(Spatial questions based on pictures)
--- begin ---
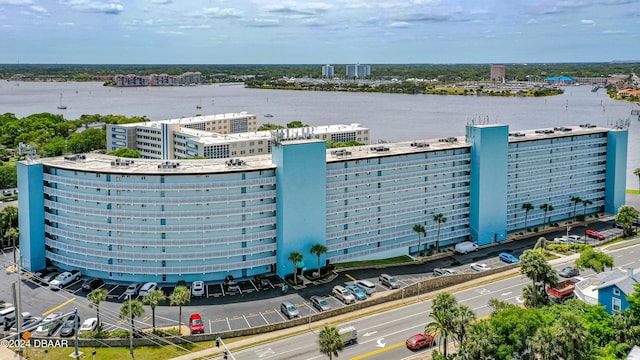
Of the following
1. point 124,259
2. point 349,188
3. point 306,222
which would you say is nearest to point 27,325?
point 124,259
--- end ---
Rewrite the listing above, swapping "nearest" for "closest" and keeping everything else the same. Omit the pictures.

## Problem solution
Of the following
1. point 124,259
2. point 349,188
3. point 306,222
which would you say is closest to point 27,325?
point 124,259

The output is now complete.